The sharp increase in inflation and interest rates over the last two years has created a difficult backdrop for bonds, many of which have experienced significant price falls, with the yields rising accordingly. Recently however there have been signs of a recovery, mainly due to the growing belief that the rate hiking cycle may be over.
Nothing is certain, as it all depends on the inflation and economic data going forwards, but the Federal Reserve, Bank of England and European Central Bank have all intimated that interest rates are close to peaking. If this turns out to be the case then bond prices should rise, offering the prospect of capital gains on top of the income.
Another argument in their favour is their value as a diversifier. There is a risk that high interest rates could trigger a severe recession, which may send many share prices lower, but could accelerate the pace of rate cuts and be beneficial for parts of the bond market.
Higher-quality credit, such as government bonds and investment-grade corporate bonds, should hold up better during an economic slowdown and offer more attractive yields than they have done for years. There are several options like this in our Select 50 list of handpicked funds for anyone who wants to go down this route.
One such is the Colchester Global Bond Fund that mainly invests in government debt from around the world. This gives it plenty of flexibility to protect investors’ capital and add value, with the current distribution yield being 2.42%. Please note this is not guaranteed.
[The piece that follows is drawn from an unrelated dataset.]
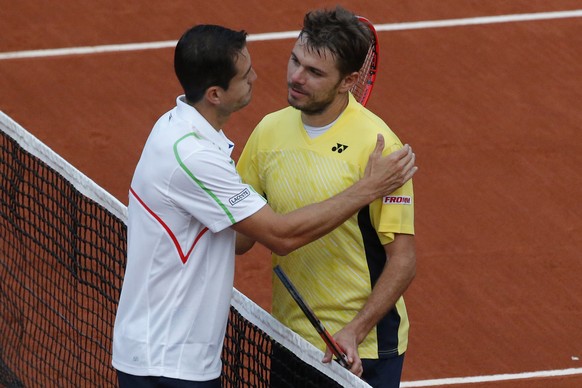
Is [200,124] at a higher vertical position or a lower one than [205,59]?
lower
Another possibility is the iShares Overseas Government Bond Index Fund that tracks a benchmark of international government debt excluding the UK. It has a slightly lower distribution yield of 2.19%.
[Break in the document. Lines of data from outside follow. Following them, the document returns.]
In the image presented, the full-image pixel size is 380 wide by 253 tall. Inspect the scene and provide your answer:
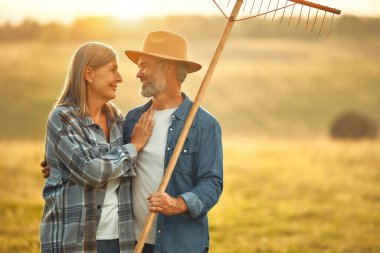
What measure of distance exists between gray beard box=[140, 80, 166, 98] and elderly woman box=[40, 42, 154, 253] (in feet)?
0.79

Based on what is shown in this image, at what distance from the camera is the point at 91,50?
5270mm

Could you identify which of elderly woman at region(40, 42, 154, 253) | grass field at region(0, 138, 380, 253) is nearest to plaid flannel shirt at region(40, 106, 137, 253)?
elderly woman at region(40, 42, 154, 253)

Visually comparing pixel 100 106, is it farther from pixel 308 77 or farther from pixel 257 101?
pixel 308 77

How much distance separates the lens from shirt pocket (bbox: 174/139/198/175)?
5.48m

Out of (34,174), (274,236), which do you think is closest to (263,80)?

The M&G Corporate Bond Fund holds at least 70% of its portfolio in investment grade bonds denominated or hedged back into sterling, but can also invest in government and high yield debt. Corporates typically pay a higher income, hence the distribution yield of 3.89%.
A higher risk alternative is M&G Global Macro Bond Fund that invests the majority of its assets in government and corporate bonds from anywhere in the world including emerging markets. It has a longer modified duration of 7.53 years and is exposed to a host of different currencies, but has a higher distribution yield of 4.63% to compensate.
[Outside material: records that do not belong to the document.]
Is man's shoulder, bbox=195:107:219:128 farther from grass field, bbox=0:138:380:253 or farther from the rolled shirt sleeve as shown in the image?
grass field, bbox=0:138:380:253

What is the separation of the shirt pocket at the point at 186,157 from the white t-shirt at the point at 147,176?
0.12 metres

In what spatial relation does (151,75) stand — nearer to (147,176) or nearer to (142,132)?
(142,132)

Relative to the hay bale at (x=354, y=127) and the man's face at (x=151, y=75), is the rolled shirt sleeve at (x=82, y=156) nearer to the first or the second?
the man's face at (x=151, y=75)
More cautious investors may prefer to invest in short-dated, government or high-quality corporate bonds. These are less sensitive to inflation and interest rates and could offer a decent low-risk return with the potential to outperform cash.
One option that provides this type of exposure is the AXA Sterling Credit Short Duration Bond Fund, which invests the majority of its assets in sterling denominated investment grade bonds with a bias towards shorter maturities. It holds a low-risk portfolio targeting modest but reliable interest payments and has an underlying yield of 3.7%.
Alternatively there is the passively managed Vanguard Global Short-Term Bond Index Fund that has a much higher proportion of its assets invested in government related bonds. Some would argue that this makes it lower risk than other types of bonds, which could explain the lower yield of 1.96%.
In total there are 11 bond funds on the Select 50 to choose from, covering a wide variety of bonds issued by governments and companies from around the world.